How It Actually Works

What is Azure Data Lake Storage Gen2?

Azure Data Lake Storage Gen2 (ADLS Gen2) is a cloud storage service built on top of Azure Blob Storage. It provides a hierarchical namespace that allows you to organize data into directories and subdirectories, much like a traditional file system. This enables you to use file system semantics (e.g., rename, move, delete directories) while leveraging the massive scalability and cost-effectiveness of Blob Storage. ADLS Gen2 is designed for big data analytics workloads, where data is often organized in a folder hierarchy and accessed by multiple compute engines simultaneously.

Why Does It Exist?

Before ADLS Gen2, Azure had two separate storage offerings for analytics: Azure Data Lake Storage Gen1 (a dedicated storage service) and Azure Blob Storage (a general-purpose object store). Gen1 offered a hierarchical namespace and high performance for analytics but was limited in scalability and integration with other Azure services. Blob Storage was highly scalable and cost-effective but lacked a hierarchical namespace, making it difficult to organize data for analytics. ADLS Gen2 was created to merge the best of both: the hierarchical namespace and performance optimizations from Gen1 with the scalability, durability, and cost tiers of Blob Storage.

How It Works Internally

ADLS Gen2 is essentially Blob Storage with a hierarchical namespace enabled. The hierarchical namespace is implemented as a metadata layer that maps directory paths to blob prefixes. When you create a directory, ADLS Gen2 creates a zero-length blob (a "directory marker") that represents that directory. However, the actual data is stored as blobs (objects) in a flat namespace underneath. The hierarchical namespace provides a logical view of directories and subdirectories, but the physical storage remains flat. This allows ADLS Gen2 to support both object storage semantics (via Blob APIs) and file system semantics (via the ABFS driver).

#### ABFS Driver

The Azure Blob File System (ABFS) driver is a Hadoop-compatible file system driver that enables compute engines like Azure Databricks and HDInsight to access ADLS Gen2 using the abfs:// protocol. The driver translates file system operations (e.g., ls, mkdir, rename) into Blob Storage REST API calls. For example, a ls on a directory triggers a list blobs operation with a prefix filter. The driver also optimizes performance by using multiple concurrent connections and caching.
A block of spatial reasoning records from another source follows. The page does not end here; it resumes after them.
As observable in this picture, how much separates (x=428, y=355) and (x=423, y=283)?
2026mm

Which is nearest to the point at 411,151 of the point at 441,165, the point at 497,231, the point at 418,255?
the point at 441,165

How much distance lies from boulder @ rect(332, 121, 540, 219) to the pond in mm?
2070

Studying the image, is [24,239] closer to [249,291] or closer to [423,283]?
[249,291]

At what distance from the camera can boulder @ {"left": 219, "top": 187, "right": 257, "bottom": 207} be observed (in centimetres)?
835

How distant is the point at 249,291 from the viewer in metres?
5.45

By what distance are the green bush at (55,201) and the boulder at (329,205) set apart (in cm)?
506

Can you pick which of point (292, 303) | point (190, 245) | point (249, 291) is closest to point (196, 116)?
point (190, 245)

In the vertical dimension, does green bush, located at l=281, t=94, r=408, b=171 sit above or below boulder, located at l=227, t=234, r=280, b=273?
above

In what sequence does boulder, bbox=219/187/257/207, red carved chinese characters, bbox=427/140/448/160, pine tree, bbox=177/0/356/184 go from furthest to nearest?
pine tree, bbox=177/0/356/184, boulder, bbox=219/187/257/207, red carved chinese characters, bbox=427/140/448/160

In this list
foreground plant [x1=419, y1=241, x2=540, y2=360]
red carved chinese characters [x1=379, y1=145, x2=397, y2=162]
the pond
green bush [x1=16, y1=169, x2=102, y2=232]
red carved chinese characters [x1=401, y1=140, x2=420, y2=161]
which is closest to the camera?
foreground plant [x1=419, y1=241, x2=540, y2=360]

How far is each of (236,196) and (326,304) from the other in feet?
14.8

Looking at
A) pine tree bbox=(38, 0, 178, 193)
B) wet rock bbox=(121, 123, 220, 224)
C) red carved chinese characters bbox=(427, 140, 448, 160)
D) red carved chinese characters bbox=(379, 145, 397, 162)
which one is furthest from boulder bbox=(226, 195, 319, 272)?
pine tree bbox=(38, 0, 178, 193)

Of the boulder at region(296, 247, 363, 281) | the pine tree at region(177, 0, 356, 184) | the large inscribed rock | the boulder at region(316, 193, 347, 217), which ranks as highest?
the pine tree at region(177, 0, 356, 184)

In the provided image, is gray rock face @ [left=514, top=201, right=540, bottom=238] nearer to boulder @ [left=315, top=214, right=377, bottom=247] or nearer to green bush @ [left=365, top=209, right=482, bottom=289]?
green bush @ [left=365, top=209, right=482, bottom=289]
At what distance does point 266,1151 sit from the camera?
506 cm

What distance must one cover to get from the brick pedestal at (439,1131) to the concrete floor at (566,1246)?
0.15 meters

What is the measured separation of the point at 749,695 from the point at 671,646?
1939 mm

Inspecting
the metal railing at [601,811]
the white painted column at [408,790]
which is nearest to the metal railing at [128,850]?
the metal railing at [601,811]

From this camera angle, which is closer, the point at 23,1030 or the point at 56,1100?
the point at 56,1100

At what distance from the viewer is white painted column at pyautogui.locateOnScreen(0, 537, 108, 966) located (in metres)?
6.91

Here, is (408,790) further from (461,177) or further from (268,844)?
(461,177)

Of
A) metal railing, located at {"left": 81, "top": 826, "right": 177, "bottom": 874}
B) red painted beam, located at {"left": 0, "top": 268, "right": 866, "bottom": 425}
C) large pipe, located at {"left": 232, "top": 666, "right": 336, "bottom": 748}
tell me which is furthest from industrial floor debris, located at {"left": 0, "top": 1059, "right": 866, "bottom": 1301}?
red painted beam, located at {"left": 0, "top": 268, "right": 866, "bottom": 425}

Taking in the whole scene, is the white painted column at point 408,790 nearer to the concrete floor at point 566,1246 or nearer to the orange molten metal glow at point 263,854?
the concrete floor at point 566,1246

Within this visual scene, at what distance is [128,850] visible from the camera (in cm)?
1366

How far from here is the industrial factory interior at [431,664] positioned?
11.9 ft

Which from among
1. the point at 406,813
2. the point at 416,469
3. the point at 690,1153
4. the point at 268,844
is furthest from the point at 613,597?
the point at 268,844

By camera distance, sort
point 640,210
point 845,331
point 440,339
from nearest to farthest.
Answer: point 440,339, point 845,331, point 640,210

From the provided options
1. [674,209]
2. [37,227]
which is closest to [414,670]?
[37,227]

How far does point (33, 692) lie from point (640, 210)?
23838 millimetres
Key Components, Values, and Defaults

Hierarchical Namespace: A logical container that organizes blobs into directories. It must be enabled when creating a storage account; it cannot be enabled later.

Storage Account: The top-level container. Must be a StorageV2 (general-purpose v2) account. The account type determines the performance tier (Standard or Premium) and replication options.
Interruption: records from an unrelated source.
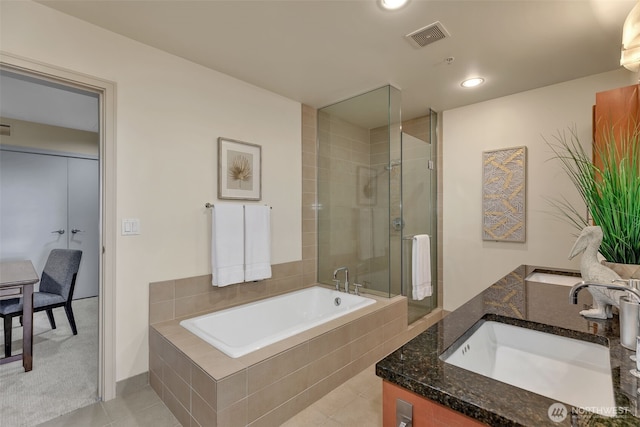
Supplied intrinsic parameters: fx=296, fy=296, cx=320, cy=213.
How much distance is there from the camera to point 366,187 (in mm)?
3301

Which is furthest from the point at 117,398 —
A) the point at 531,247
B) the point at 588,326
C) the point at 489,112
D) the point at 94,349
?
the point at 489,112

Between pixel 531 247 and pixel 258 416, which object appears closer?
pixel 258 416

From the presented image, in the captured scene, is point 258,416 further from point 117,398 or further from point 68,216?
point 68,216

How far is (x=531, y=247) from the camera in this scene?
9.59ft

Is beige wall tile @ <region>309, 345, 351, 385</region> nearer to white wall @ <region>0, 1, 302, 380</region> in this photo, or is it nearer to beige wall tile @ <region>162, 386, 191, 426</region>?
beige wall tile @ <region>162, 386, 191, 426</region>

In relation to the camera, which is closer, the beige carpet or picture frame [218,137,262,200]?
the beige carpet

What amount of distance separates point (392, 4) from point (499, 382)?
192 cm

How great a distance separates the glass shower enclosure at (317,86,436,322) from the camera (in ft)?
9.75

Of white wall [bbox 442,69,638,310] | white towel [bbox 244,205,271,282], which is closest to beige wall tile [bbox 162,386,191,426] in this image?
white towel [bbox 244,205,271,282]

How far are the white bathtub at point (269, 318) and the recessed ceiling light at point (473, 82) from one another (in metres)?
2.21

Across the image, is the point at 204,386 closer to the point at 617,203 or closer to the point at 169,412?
the point at 169,412

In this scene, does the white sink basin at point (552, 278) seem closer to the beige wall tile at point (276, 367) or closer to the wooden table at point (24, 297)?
the beige wall tile at point (276, 367)

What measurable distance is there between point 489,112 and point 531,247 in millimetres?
1466

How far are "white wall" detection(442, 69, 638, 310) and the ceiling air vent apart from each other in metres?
1.50
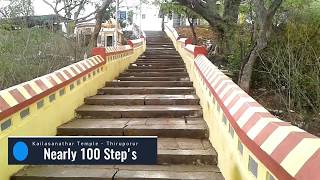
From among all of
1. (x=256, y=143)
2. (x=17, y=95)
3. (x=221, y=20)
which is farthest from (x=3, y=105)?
(x=221, y=20)

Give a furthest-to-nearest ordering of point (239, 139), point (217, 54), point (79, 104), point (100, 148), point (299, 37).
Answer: point (217, 54) < point (299, 37) < point (79, 104) < point (239, 139) < point (100, 148)

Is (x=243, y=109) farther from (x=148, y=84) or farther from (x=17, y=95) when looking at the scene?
(x=148, y=84)

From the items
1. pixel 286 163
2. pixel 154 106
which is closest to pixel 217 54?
pixel 154 106

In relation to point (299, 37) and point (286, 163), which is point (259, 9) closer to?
point (299, 37)

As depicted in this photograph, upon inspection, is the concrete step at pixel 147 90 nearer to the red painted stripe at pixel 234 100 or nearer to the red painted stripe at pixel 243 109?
the red painted stripe at pixel 234 100

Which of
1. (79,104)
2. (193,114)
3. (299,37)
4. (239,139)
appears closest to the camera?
(239,139)

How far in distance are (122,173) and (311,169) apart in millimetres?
2794

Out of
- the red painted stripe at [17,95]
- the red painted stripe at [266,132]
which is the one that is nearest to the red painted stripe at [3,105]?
the red painted stripe at [17,95]

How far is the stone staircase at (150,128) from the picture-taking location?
14.1 ft

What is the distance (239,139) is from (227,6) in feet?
37.1

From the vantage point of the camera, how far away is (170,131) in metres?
5.59

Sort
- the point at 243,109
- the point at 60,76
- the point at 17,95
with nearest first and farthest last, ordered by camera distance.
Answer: the point at 243,109
the point at 17,95
the point at 60,76

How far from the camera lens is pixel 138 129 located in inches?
222

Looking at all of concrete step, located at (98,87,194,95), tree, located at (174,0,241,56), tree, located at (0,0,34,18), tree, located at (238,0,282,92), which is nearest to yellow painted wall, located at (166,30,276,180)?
concrete step, located at (98,87,194,95)
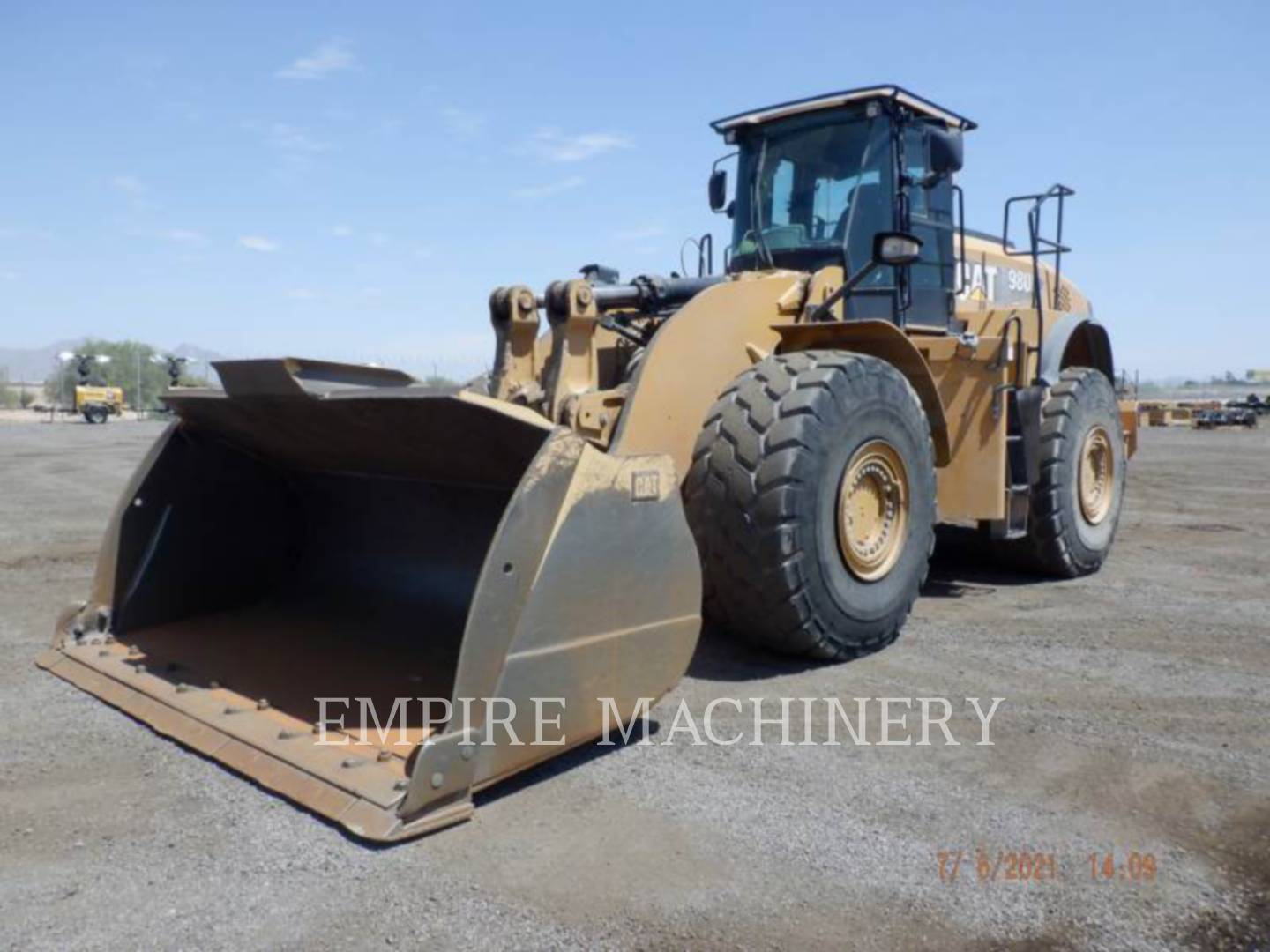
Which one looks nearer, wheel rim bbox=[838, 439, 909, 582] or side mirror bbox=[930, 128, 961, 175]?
wheel rim bbox=[838, 439, 909, 582]

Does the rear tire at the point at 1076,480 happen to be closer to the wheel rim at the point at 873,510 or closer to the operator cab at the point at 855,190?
the operator cab at the point at 855,190

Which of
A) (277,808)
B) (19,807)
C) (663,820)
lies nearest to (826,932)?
(663,820)

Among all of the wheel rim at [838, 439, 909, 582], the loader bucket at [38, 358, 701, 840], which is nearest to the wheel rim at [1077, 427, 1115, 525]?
the wheel rim at [838, 439, 909, 582]

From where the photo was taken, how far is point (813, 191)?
6516 millimetres

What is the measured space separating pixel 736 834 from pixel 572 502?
1.14 metres

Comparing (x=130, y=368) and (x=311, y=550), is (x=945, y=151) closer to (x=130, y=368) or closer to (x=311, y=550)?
(x=311, y=550)

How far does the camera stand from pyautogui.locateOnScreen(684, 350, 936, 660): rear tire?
4.43 metres

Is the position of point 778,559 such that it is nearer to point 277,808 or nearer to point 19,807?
point 277,808

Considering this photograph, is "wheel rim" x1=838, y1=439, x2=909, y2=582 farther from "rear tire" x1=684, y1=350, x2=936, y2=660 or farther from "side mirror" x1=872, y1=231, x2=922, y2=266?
"side mirror" x1=872, y1=231, x2=922, y2=266

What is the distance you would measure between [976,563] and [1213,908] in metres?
5.44

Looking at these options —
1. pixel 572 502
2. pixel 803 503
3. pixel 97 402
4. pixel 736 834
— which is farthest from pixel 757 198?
pixel 97 402

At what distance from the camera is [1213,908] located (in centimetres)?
277

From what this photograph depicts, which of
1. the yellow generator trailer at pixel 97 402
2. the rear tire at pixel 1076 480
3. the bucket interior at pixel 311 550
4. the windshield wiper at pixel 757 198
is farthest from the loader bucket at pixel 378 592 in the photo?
the yellow generator trailer at pixel 97 402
Containers: Similar to directories in a file system, but they are the top-level namespace within a storage account. Each container can have its own access policies.

Directories and Files: Directories are logical groupings; files are the actual blobs. ADLS Gen2 supports up to 2^63 bytes per file (approximately 9 EB).
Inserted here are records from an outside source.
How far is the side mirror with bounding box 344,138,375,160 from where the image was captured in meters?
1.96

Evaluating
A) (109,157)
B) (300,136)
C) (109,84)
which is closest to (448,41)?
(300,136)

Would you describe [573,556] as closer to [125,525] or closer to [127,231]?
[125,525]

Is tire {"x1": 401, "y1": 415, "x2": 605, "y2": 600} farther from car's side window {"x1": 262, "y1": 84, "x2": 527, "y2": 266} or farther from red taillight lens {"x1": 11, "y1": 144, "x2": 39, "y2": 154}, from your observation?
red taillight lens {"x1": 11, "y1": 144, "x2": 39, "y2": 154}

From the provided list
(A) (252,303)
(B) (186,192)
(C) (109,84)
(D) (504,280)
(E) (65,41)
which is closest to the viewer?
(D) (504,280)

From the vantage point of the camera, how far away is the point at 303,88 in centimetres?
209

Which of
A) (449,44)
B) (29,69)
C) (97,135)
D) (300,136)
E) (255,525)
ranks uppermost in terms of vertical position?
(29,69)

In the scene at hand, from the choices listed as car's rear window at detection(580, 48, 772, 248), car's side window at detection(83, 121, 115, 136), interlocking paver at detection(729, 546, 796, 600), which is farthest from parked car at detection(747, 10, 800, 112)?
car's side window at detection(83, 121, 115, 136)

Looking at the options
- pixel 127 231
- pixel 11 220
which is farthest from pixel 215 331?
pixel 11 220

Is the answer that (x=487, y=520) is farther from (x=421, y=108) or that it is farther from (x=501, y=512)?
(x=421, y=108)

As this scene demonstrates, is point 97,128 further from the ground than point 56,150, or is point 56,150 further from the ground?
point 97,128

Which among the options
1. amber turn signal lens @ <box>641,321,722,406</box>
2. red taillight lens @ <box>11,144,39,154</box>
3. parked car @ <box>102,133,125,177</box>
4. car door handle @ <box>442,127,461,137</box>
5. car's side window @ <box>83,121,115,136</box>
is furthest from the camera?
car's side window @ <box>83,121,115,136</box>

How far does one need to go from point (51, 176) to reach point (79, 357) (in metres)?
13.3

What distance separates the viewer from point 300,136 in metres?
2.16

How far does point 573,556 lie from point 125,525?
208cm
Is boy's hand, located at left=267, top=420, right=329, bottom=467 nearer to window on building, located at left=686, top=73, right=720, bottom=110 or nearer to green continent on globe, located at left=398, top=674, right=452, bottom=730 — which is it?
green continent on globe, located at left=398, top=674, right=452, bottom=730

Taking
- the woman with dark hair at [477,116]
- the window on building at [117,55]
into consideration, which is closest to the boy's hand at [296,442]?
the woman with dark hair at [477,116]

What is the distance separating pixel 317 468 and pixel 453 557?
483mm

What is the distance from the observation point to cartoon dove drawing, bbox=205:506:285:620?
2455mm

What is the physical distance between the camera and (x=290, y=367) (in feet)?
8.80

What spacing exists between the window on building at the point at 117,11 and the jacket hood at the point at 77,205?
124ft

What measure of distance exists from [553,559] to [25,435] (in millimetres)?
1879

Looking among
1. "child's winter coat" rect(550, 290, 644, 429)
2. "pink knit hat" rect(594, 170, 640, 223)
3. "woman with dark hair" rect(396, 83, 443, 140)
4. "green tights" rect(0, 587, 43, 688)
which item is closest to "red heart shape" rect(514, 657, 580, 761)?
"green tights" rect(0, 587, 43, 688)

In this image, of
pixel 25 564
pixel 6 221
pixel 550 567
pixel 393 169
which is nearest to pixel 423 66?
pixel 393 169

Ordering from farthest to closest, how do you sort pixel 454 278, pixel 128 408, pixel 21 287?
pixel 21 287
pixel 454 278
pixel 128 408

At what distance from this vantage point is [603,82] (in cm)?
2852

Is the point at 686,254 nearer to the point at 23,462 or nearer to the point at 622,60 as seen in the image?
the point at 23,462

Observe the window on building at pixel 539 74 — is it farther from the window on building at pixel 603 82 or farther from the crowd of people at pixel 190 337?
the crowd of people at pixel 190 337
Access Control: ADLS Gen2 supports both POSIX-like ACLs (Access Control Lists) and Azure RBAC (Role-Based Access Control). POSIX ACLs can be set at the directory or file level, with read (r), write (w), and execute (x) permissions for owner, owning group, and others. The default umask is 027 (owner: rwx, group: rx, others: r).

Data Tiers: Hot, Cool, Cold, and Archive tiers. Data can be moved between tiers automatically using lifecycle management policies or manually.

Encryption: All data is encrypted at rest using Azure Storage Service Encryption (SSE). Customer-managed keys are supported.

Soft Delete: Enabled by default for containers (retention period: 7 days). Can be configured for blobs.

Configuration and Verification Commands

To create an ADLS Gen2 storage account using Azure CLI:

az storage account create \
    --name mystorageaccount \
    --resource-group myResourceGroup \
    --location eastus \
    --sku Standard_LRS \
    --kind StorageV2 \
    --enable-hierarchical-namespace true

To verify hierarchical namespace is enabled:

az storage account show \
    --name mystorageaccount \
    --resource-group myResourceGroup \
    --query isHnsEnabled

To create a directory:

az storage fs directory create \
    --name mydir \
    --file-system mycontainer \
    --account-name mystorageaccount

To list files and directories:

az storage fs file list \
    --file-system mycontainer \
    --path mydir \
    --account-name mystorageaccount

Integration with Related Technologies

ADLS Gen2 integrates seamlessly with: - Azure Synapse Analytics: Can query data directly in ADLS Gen2 using serverless SQL pools or dedicated SQL pools. - Azure Databricks: Uses the ABFS driver to read/write data with Spark. - Azure HDInsight: Hadoop clusters can access ADLS Gen2 as the default file system. - Azure Data Factory: Can copy data to/from ADLS Gen2. - Power BI: Can connect to data stored in ADLS Gen2 using DirectQuery or import.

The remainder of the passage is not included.